The Irish woman who was once behind new UK Prime Minister Theresa May
A Dublin woman who previously worked with Theresa May has said she believes the new UK prime minister will work well with Taoiseach Enda Kenny in the aftermath of Brexit.
Zoe Healy, who worked with Ms May in the early 2000s, said the new UK leader is forward-thinking but has a keen awareness of our country's shared history.
"Theresa would be aware of what Brexit could mean for Ireland, positively or negatively, and that Ireland will play an important role in terms of their negotiations out of the EU," Ms Healy told the Irish Independent.
"I think she will be turning her attention to Ireland's place in all this, definitely," she said.
Ms Healy, who began working with Theresa May in 2003 as her media advisor while she was chairperson of the Conservative Party, said that new prime minister has already established relations with Ireland and in particular with the Tánaiste Frances Fitzgerald.
"She already has a good working relationship with the Irish Government," said Ms Healy. "She has worked very closely with Frances Fitzgerald because the Home Secretary, is pretty much the same as the Department of Justice. They would have a good, strong working relationship already. I'd say she'll probably be meeting with Charlie Flanagan and also with Enda Kenny, sooner rather than later."
Ms Healy, who also worked with Fine Gael on its 2007 General Election campaign, said she had every confidence Ms May would be a great leader. "I had no doubt that she could [lead the Conservative Party]. I always knew that she was leadership material.
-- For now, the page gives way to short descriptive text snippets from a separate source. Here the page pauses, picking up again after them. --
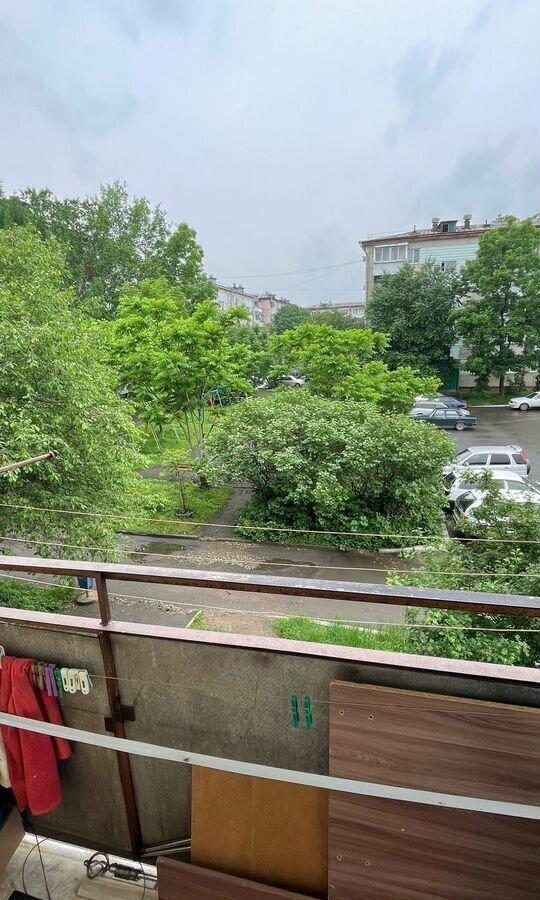 квартира г Биробиджан ул Набережная 16 Еврейская автономная обл. фото 9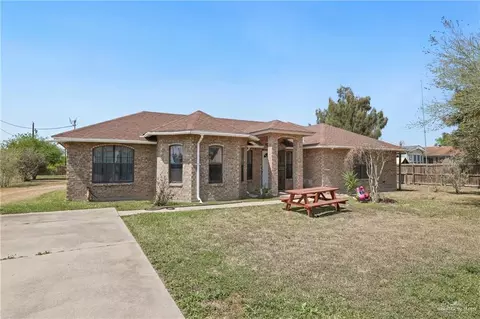 1479 Calle San Lucas, San Benito, TX 78586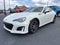 2020 Subaru BRZ Limited 2dr Coupe 6A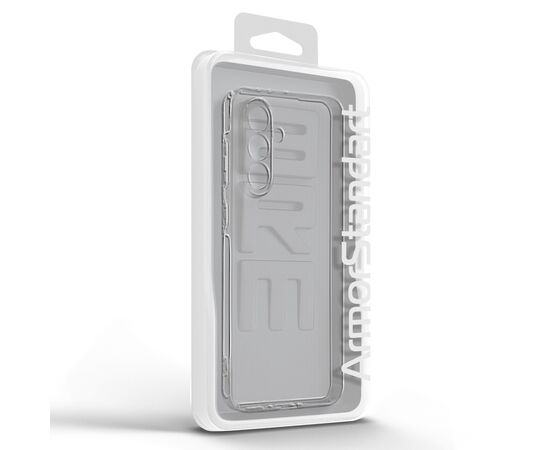 Чехол для мобильного телефона Armorstandart Air Samsung A56 5G Camera cover Clear (ARM82586), изображение 6
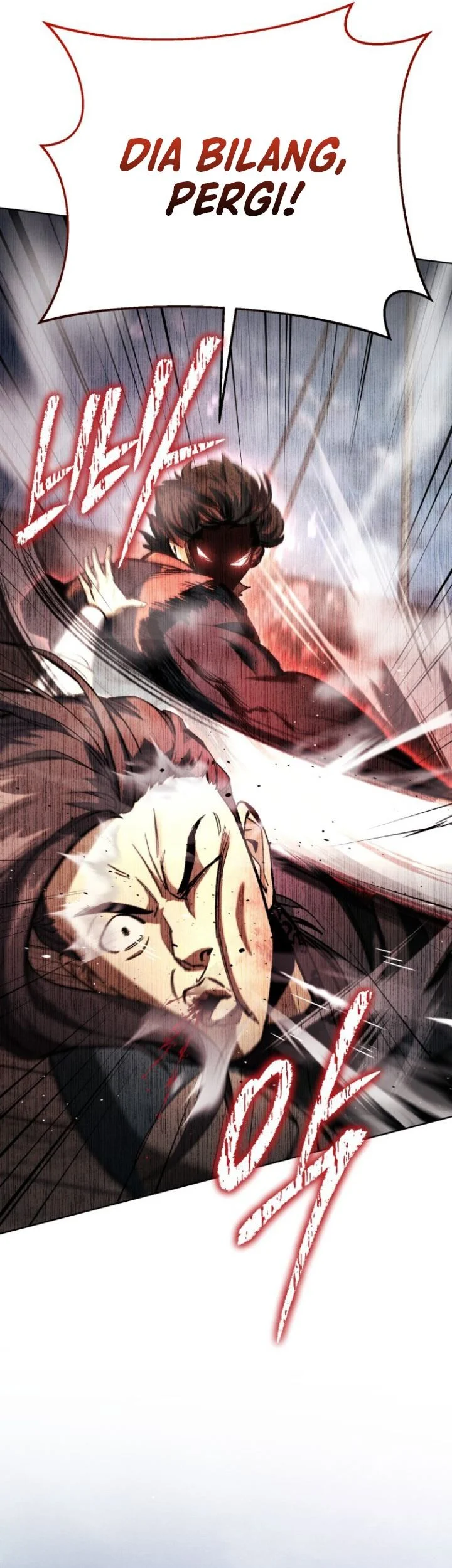 I Became the Youngest Martial God Chapter 2 Gambar 141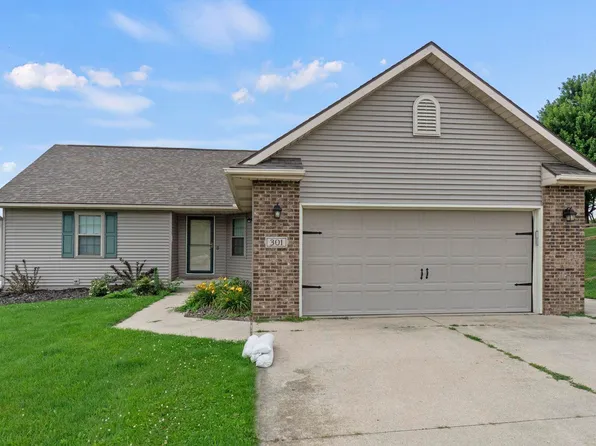 301 Village Dr, Albion, IN 46701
What makes me so pleased is that she's never been one to talk about it," Ms Healy said.
"We could be looking at Hillary Clinton, Theresa May and Angela Merkel all working together - that would be something else."
Ms Healy, who now runs her own public relations firm, Zenith PR, said that she is confident Ms May and Mr Kenny will work well together.
"I've worked with them both and I think that they are absolutely resolute in doing what's best for their country," she said. "I know that Theresa May and Enda Kenny will be talking soon about maintaining the good relationship that the UK and Ireland have."